───── Exercise materials ─────

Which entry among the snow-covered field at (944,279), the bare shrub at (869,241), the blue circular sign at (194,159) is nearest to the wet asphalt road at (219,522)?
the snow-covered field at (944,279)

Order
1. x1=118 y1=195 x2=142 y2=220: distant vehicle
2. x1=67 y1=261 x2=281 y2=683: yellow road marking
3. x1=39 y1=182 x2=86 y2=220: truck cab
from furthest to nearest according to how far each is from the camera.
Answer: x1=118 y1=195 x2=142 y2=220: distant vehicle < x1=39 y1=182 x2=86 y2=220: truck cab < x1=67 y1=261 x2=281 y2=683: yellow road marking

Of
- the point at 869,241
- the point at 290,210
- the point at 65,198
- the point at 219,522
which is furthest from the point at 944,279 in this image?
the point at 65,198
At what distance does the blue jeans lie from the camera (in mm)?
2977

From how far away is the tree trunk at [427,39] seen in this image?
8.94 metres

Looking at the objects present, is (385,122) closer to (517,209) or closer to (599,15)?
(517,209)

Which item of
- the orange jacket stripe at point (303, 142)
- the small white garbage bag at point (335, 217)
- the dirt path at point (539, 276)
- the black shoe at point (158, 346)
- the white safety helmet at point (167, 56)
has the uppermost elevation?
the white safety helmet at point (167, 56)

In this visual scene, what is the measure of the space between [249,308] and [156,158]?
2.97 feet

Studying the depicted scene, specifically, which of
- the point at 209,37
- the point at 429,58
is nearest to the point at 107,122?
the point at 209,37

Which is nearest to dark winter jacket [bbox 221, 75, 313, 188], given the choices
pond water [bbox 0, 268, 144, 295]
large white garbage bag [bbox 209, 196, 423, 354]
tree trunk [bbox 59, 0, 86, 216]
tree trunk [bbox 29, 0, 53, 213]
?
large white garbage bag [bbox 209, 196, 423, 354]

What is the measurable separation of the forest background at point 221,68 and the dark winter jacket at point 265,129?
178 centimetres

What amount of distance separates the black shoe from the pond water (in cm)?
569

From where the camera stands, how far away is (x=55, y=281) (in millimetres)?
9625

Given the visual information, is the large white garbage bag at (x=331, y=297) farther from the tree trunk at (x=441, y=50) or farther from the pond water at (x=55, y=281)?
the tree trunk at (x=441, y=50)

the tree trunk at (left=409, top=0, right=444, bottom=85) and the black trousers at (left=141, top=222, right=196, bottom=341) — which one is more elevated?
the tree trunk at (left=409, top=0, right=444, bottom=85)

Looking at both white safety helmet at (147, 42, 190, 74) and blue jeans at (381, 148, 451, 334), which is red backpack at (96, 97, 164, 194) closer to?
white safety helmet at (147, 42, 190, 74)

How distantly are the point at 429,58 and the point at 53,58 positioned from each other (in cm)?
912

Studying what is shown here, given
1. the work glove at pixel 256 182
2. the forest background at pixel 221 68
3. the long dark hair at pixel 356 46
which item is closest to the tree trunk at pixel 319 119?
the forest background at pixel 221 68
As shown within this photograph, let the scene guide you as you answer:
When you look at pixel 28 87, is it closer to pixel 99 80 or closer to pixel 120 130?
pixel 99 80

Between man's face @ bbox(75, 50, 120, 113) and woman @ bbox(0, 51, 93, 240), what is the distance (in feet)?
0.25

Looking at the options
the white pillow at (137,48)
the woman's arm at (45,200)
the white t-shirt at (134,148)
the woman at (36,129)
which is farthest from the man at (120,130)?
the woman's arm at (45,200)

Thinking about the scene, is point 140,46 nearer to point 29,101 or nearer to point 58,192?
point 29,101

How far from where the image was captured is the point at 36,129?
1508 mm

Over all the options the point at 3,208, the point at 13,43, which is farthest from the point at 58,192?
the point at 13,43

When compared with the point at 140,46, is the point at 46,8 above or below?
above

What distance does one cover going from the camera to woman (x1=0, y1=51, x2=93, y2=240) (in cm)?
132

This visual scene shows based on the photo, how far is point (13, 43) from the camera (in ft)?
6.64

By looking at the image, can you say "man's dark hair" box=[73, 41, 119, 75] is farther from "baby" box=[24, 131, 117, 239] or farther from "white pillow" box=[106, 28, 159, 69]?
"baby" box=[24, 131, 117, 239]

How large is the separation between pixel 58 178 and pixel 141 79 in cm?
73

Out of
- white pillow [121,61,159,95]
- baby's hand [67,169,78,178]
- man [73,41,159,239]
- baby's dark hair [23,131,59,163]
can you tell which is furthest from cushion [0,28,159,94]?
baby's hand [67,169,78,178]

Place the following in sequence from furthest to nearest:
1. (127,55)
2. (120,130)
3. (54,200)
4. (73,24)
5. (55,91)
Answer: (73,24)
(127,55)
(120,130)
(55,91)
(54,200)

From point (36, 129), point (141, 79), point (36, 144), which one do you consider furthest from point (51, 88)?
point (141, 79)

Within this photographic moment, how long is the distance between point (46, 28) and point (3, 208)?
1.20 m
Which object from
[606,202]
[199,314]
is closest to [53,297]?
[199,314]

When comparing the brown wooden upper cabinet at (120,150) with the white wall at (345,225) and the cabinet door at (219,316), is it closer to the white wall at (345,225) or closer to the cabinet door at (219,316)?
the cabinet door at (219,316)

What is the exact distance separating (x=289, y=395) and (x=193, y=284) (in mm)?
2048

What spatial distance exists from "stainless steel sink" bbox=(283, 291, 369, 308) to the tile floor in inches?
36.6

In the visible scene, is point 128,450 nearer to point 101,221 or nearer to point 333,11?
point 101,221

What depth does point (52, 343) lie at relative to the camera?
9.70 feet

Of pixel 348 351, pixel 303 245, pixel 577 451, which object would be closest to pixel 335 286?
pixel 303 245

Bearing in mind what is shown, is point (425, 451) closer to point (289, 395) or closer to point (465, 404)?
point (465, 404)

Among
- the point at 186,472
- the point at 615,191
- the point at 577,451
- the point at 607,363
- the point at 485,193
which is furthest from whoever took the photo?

─────

# Work to be completed
Please copy every one of the entries above word for word, without changing anything.

# Response for this exercise
Which entry among the snow-covered field at (944,279), the bare shrub at (869,241), the blue circular sign at (194,159) is nearest to the wet asphalt road at (219,522)?
the snow-covered field at (944,279)

Order
1. x1=118 y1=195 x2=142 y2=220: distant vehicle
2. x1=67 y1=261 x2=281 y2=683: yellow road marking
3. x1=39 y1=182 x2=86 y2=220: truck cab
from furthest to nearest according to how far each is from the camera.
Answer: x1=118 y1=195 x2=142 y2=220: distant vehicle < x1=39 y1=182 x2=86 y2=220: truck cab < x1=67 y1=261 x2=281 y2=683: yellow road marking

Of
- the point at 869,241
- the point at 290,210
- the point at 65,198
- the point at 219,522
which is furthest from the point at 944,279 in this image?
the point at 65,198
At what distance does the blue jeans lie from the camera (in mm)?
2977

From how far away is the tree trunk at [427,39] seen in this image?
8.94 metres

Looking at the objects present, is (385,122) closer to (517,209) or closer to (599,15)?
(517,209)

Which item of
- the orange jacket stripe at point (303, 142)
- the small white garbage bag at point (335, 217)
- the dirt path at point (539, 276)
- the black shoe at point (158, 346)
- the white safety helmet at point (167, 56)
has the uppermost elevation?
the white safety helmet at point (167, 56)

In this visual scene, what is the measure of the space between [249,308] and [156,158]?
2.97 feet

Studying the depicted scene, specifically, which of
- the point at 209,37
- the point at 429,58
is nearest to the point at 107,122?
the point at 209,37

Which is nearest to dark winter jacket [bbox 221, 75, 313, 188], given the choices
pond water [bbox 0, 268, 144, 295]
large white garbage bag [bbox 209, 196, 423, 354]
tree trunk [bbox 59, 0, 86, 216]
tree trunk [bbox 29, 0, 53, 213]
?
large white garbage bag [bbox 209, 196, 423, 354]

What is the measurable separation of the forest background at point 221,68 and the dark winter jacket at point 265,129?
178 centimetres

What amount of distance separates the black shoe from the pond water (in cm)?
569

From where the camera stands, how far away is (x=55, y=281) (in millimetres)?
9625

Given the visual information, is the large white garbage bag at (x=331, y=297) farther from the tree trunk at (x=441, y=50) or farther from the pond water at (x=55, y=281)?
the tree trunk at (x=441, y=50)

the tree trunk at (left=409, top=0, right=444, bottom=85) and the black trousers at (left=141, top=222, right=196, bottom=341) — which one is more elevated?
the tree trunk at (left=409, top=0, right=444, bottom=85)

Looking at both white safety helmet at (147, 42, 190, 74) and blue jeans at (381, 148, 451, 334), which is red backpack at (96, 97, 164, 194) closer to?
white safety helmet at (147, 42, 190, 74)

How distantly are the point at 429,58 and the point at 53,58 positioned from each other (in cm)?
912

Studying what is shown here, given
1. the work glove at pixel 256 182
2. the forest background at pixel 221 68
3. the long dark hair at pixel 356 46
which item is closest to the tree trunk at pixel 319 119?
the forest background at pixel 221 68
As shown within this photograph, let the scene guide you as you answer:
When you look at pixel 28 87, is it closer to pixel 99 80 or closer to pixel 120 130?
pixel 99 80

Between man's face @ bbox(75, 50, 120, 113) and woman @ bbox(0, 51, 93, 240), what is the distance (in feet)?
0.25

Looking at the options
the white pillow at (137,48)
the woman's arm at (45,200)
the white t-shirt at (134,148)
the woman at (36,129)
which is farthest from the man at (120,130)?
the woman's arm at (45,200)

Thinking about the scene, is point 140,46 nearer to point 29,101 or nearer to point 58,192?
point 29,101

How far from where the image was captured is the point at 36,129?
1508 mm

Over all the options the point at 3,208, the point at 13,43, which is farthest from the point at 58,192?
the point at 13,43

When compared with the point at 140,46, is the point at 46,8 above or below?
above

What distance does one cover going from the camera to woman (x1=0, y1=51, x2=93, y2=240) (in cm)?
132

This visual scene shows based on the photo, how far is point (13, 43) from the camera (in ft)?
6.64

By looking at the image, can you say "man's dark hair" box=[73, 41, 119, 75] is farther from "baby" box=[24, 131, 117, 239] or farther from "white pillow" box=[106, 28, 159, 69]?
"baby" box=[24, 131, 117, 239]

How large is the separation between pixel 58 178 and pixel 141 79 in cm?
73

Out of
- white pillow [121,61,159,95]
- baby's hand [67,169,78,178]
- man [73,41,159,239]
- baby's dark hair [23,131,59,163]
can you tell which is furthest from cushion [0,28,159,94]?
baby's hand [67,169,78,178]

Place the following in sequence from furthest to nearest:
1. (127,55)
2. (120,130)
3. (54,200)
4. (73,24)
5. (55,91)
Answer: (73,24)
(127,55)
(120,130)
(55,91)
(54,200)

From point (36, 129), point (141, 79), point (36, 144), which one do you consider furthest from point (51, 88)?
point (141, 79)

Within this photographic moment, how long is the distance between point (46, 28) and point (3, 208)?
1.20 m
Which object from
[606,202]
[199,314]
is closest to [53,297]?
[199,314]

When comparing the brown wooden upper cabinet at (120,150) with the white wall at (345,225) and the cabinet door at (219,316), is it closer to the white wall at (345,225) or closer to the cabinet door at (219,316)?
the cabinet door at (219,316)

What is the exact distance separating (x=289, y=395) and (x=193, y=284) (in mm)?
2048

What spatial distance exists from "stainless steel sink" bbox=(283, 291, 369, 308) to the tile floor in inches?
36.6

In the visible scene, is point 128,450 nearer to point 101,221 or nearer to point 333,11?
point 101,221

What depth does point (52, 343) lie at relative to the camera?
9.70 feet

Of pixel 348 351, pixel 303 245, pixel 577 451, which object would be closest to pixel 335 286?
pixel 303 245

Bearing in mind what is shown, is point (425, 451) closer to point (289, 395) or closer to point (465, 404)?
point (465, 404)

Among
- the point at 186,472
- the point at 615,191
- the point at 577,451
- the point at 607,363
- the point at 485,193
which is furthest from whoever took the photo?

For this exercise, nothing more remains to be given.